(Beginning of Input data)

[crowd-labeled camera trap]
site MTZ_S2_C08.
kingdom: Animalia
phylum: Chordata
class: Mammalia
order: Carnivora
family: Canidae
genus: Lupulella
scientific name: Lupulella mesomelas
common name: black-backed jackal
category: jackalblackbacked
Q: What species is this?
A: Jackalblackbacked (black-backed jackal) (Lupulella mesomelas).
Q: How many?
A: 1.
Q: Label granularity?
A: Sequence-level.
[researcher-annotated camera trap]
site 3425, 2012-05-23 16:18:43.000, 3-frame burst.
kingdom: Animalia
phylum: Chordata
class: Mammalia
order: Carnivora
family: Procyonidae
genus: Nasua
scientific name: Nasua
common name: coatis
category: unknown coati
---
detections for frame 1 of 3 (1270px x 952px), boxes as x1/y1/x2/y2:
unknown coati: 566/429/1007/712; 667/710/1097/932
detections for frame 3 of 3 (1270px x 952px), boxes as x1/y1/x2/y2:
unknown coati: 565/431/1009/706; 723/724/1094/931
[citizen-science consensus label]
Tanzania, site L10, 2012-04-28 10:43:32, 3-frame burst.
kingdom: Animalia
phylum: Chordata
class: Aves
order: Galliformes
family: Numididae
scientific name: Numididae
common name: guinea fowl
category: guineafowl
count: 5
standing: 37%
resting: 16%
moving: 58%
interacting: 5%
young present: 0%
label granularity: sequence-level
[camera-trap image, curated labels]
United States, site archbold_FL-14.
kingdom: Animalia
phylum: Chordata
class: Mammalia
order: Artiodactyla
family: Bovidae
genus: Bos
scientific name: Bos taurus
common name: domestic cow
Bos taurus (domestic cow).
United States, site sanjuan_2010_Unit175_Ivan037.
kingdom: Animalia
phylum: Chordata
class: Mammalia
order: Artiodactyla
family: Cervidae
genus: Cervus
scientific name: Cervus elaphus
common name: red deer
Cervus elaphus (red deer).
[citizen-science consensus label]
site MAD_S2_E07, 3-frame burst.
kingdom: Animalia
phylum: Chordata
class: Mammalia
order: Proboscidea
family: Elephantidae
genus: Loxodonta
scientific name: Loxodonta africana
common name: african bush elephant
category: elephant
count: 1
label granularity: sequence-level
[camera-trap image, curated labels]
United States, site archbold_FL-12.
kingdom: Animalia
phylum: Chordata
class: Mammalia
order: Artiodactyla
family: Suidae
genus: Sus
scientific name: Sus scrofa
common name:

(End of Input data)

When you respond, give the whole listing again exactly as written.

[crowd-labeled camera trap]
site MTZ_S2_C08.
kingdom: Animalia
phylum: Chordata
class: Mammalia
order: Carnivora
family: Canidae
genus: Lupulella
scientific name: Lupulella mesomelas
common name: black-backed jackal
category: jackalblackbacked
Q: What species is this?
A: Jackalblackbacked (black-backed jackal) (Lupulella mesomelas).
Q: How many?
A: 1.
Q: Label granularity?
A: Sequence-level.
[researcher-annotated camera trap]
site 3425, 2012-05-23 16:18:43.000, 3-frame burst.
kingdom: Animalia
phylum: Chordata
class: Mammalia
order: Carnivora
family: Procyonidae
genus: Nasua
scientific name: Nasua
common name: coatis
category: unknown coati
---
detections for frame 1 of 3 (1270px x 952px), boxes as x1/y1/x2/y2:
unknown coati: 566/429/1007/712; 667/710/1097/932
detections for frame 3 of 3 (1270px x 952px), boxes as x1/y1/x2/y2:
unknown coati: 565/431/1009/706; 723/724/1094/931
[citizen-science consensus label]
Tanzania, site L10, 2012-04-28 10:43:32, 3-frame burst.
kingdom: Animalia
phylum: Chordata
class: Aves
order: Galliformes
family: Numididae
scientific name: Numididae
common name: guinea fowl
category: guineafowl
count: 5
standing: 37%
resting: 16%
moving: 58%
interacting: 5%
young present: 0%
label granularity: sequence-level
[camera-trap image, curated labels]
United States, site archbold_FL-14.
kingdom: Animalia
phylum: Chordata
class: Mammalia
order: Artiodactyla
family: Bovidae
genus: Bos
scientific name: Bos taurus
common name: domestic cow
Bos taurus (domestic cow).
United States, site sanjuan_2010_Unit175_Ivan037.
kingdom: Animalia
phylum: Chordata
class: Mammalia
order: Artiodactyla
family: Cervidae
genus: Cervus
scientific name: Cervus elaphus
common name: red deer
Cervus elaphus (red deer).
[citizen-science consensus label]
site MAD_S2_E07, 3-frame burst.
kingdom: Animalia
phylum: Chordata
class: Mammalia
order: Proboscidea
family: Elephantidae
genus: Loxodonta
scientific name: Loxodonta africana
common name: african bush elephant
category: elephant
count: 1
label granularity: sequence-level
[camera-trap image, curated labels]
United States, site archbold_FL-12.
kingdom: Animalia
phylum: Chordata
class: Mammalia
order: Artiodactyla
family: Suidae
genus: Sus
scientific name: Sus scrofa
common name:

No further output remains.